The exercise you've worked on illustrates this concept well. The outside oxygen concentration is given as 0.28 kg/m³, which serves as the originating point of diffusion into the insect.

• Initially, there's more oxygen outside than inside, driving the diffusion process inward.
• The concentration of oxygen at the interior end of the trachea, obtained through calculations, reveals how much oxygen reaches the insect’s tissues, which, in this example, is approximately 0.42 kg/m³.
• The difference between the initial and resulting concentrations highlights how diffusion alters oxygen levels as it moves through the tracheae.

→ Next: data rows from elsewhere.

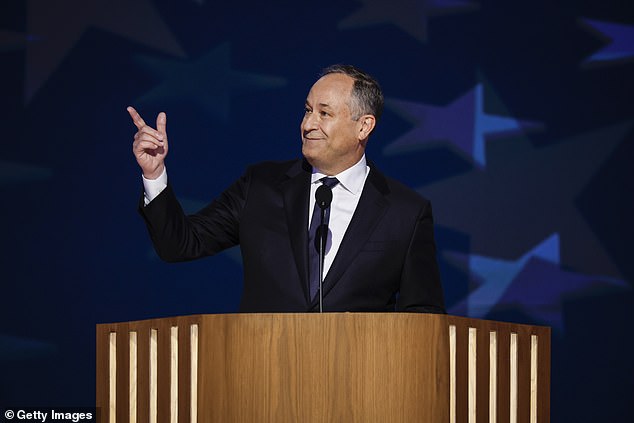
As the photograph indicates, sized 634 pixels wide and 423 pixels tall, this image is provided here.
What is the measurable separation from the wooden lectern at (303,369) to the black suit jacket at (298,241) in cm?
45

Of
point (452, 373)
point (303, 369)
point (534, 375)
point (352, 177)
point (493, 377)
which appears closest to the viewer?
point (303, 369)

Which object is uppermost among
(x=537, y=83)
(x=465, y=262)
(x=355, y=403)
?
(x=537, y=83)

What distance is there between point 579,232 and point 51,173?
7.03 feet

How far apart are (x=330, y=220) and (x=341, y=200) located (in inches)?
2.8

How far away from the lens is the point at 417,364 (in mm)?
1836

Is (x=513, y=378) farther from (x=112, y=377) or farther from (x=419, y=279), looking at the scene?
(x=112, y=377)

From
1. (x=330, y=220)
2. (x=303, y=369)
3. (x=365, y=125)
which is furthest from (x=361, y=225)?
(x=303, y=369)

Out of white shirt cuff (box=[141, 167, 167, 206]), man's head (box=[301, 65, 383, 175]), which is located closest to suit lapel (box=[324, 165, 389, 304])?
man's head (box=[301, 65, 383, 175])

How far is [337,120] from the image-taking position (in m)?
2.53

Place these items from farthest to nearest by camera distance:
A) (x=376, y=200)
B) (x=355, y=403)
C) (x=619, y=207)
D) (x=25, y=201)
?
(x=619, y=207) → (x=25, y=201) → (x=376, y=200) → (x=355, y=403)

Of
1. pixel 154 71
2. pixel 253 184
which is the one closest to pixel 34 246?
pixel 154 71

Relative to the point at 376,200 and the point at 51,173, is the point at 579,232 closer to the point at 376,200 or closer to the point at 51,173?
the point at 376,200

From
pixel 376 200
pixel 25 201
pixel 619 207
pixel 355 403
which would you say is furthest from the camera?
pixel 619 207

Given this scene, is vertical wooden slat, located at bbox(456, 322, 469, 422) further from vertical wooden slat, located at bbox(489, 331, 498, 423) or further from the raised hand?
the raised hand
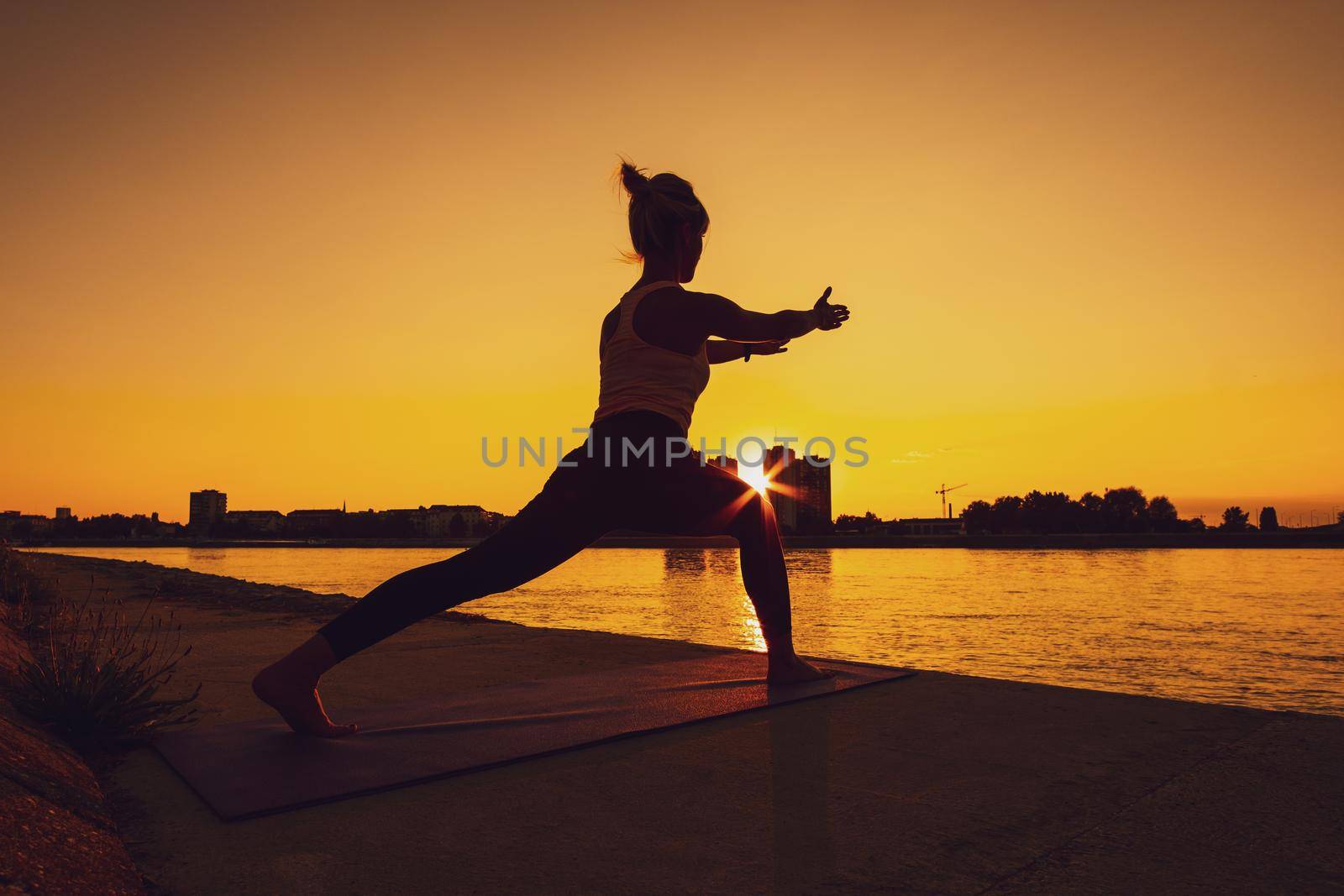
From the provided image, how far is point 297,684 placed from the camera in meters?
2.73

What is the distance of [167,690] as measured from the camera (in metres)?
3.85

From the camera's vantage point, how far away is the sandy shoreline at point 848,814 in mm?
1688

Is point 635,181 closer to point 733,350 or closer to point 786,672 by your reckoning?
point 733,350

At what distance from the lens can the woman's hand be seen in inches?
132

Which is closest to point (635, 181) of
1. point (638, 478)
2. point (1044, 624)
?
point (638, 478)

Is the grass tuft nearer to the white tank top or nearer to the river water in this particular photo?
the white tank top

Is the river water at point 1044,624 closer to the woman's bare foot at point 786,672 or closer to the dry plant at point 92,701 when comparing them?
the woman's bare foot at point 786,672

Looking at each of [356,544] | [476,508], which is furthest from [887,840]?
[476,508]

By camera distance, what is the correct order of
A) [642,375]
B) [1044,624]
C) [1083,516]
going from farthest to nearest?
[1083,516] < [1044,624] < [642,375]

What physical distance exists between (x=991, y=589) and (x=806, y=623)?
1190cm

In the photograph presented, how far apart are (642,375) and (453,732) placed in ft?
4.46

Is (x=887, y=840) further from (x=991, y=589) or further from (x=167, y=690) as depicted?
(x=991, y=589)

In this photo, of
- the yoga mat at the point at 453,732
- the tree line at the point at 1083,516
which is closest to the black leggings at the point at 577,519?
the yoga mat at the point at 453,732

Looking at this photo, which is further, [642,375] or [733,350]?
[733,350]
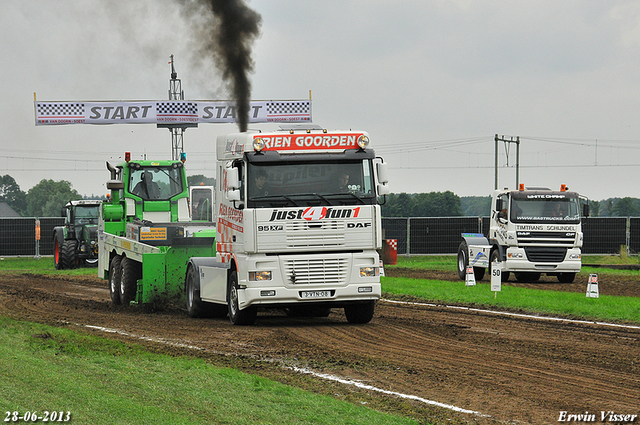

Understanding the concentration differences helps identify the efficiency of an insect's respiratory system and how external oxygen conditions might affect them.

Diffusion Constant

A key component that influences the rate of diffusion is the diffusion constant (denoted as D). In the exercise, this value is crucial for calculating how quickly oxygen travels along the tracheae.
What exactly is a diffusion constant?

• It describes how easily a substance moves through a medium, in this case, oxygen through air within a trachea.
• The given diffusion constant, 1.1 x 10^-5 m²/s, is specific to the medium and substance involved.
• Higher values indicate faster diffusion, whereas lower values suggest a slower process.

In the example, this constant helps determine how effectively oxygen diffuses from the outside through the length of the trachea to the animal's interior.
It is an essential factor in calculating real-life scenarios, allowing predictions and understanding of how insects breathe based on environmental conditions and biological structure.